Back Stitch is a basic and simple stitch, and easy when worked on Aida
On plain weave fabric, however, my Back Stitches tend to look uneven.
I sought the advice of decorated and award winning hand quilter Jacquie Harvey BEM, who is famous for including neat Back Stitches to her quilts.
This is what she had to say:
The secret of getting a good, regular stitch is making sure your needle is always at a 90 degree angle as it goes in and out and that when it goes in, it should go back into the hole of the previously worked stitch. Going in at 90 degrees is no problem but coming out is slightly more difficult. This is when I manipulate the piece of work downwards, with my left hand, to ensure the degree is correct - working backstitch on fabric within a frame isn’t easy unless you are working on a large thread count and can see the holes.
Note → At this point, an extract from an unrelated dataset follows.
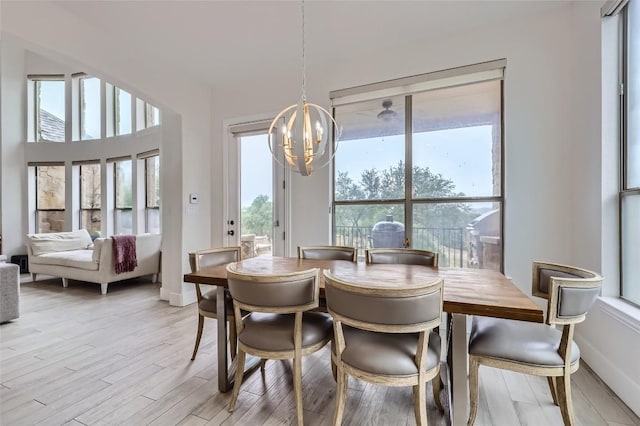 217 Emerald Ridge Dr, Austin, TX 78732 - dining area with a chandelier and light wood finished floors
If you do it this way, your needle will split the thread behind so that it looks the same back and front. As with everything, practice makes perfect and to get a good regular stitch, your eye has to get the gap correct between the last stitch and where the needle comes up again, each time. This needs concentration and I think this is where a lot of people go wrong, by assuming backstitch is just a simple stitch.I highlighted the points I need to check.
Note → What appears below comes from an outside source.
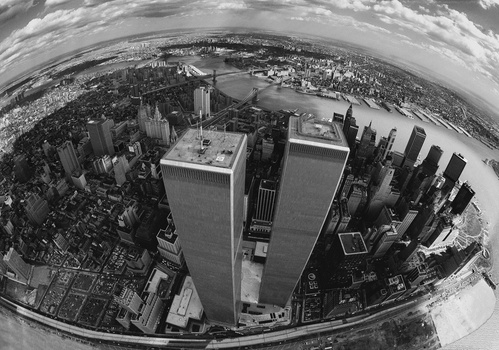 Aerial fisheye view of Manhattan's Twin Towers dominating the skyline surrounded by dense urban development.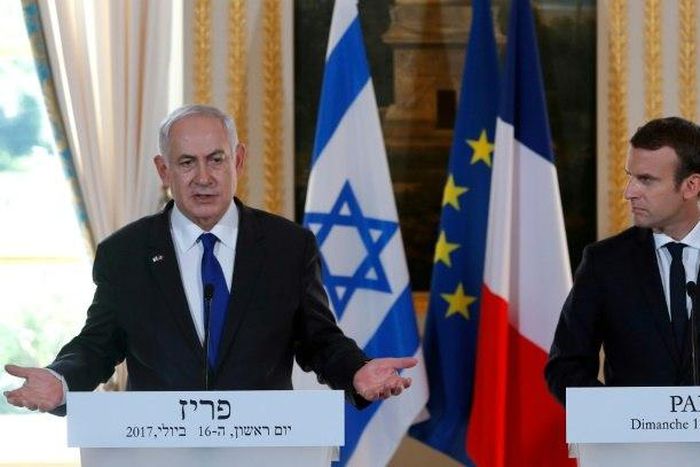 French President Emmanuel Macron called for a resumption of Middle East peace talks when he met Israeli Prime Minister Benjamin Netanyahu in Paris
Jacquie also revealed that she switched to Back Stitch quilting when she began to suffer from arthritis and found that a longer stitch at the back helped her sew smaller stitches on top.
On her website, Jacquie has a video where you can see how to quilt with Back Stitch. Don't miss it!
Thank you for your advice and help, Jacquie.
For embroidery, the most important point must be to concentrate on the correct gap between the stitches. Look where you put the needle!
The Back Stitch is used with other stitches to form a number of variations. I will look at those in future lessons.
Other names for Back Stitch are 'Stitching' or 'Point de Sable' and in Swedish it is called 'Efterstygn'.
What is it called in your language?
To practise even stitches.
One way will be to pierce a piece of fabric with unthreaded machine stitches and use those even holes as a guide.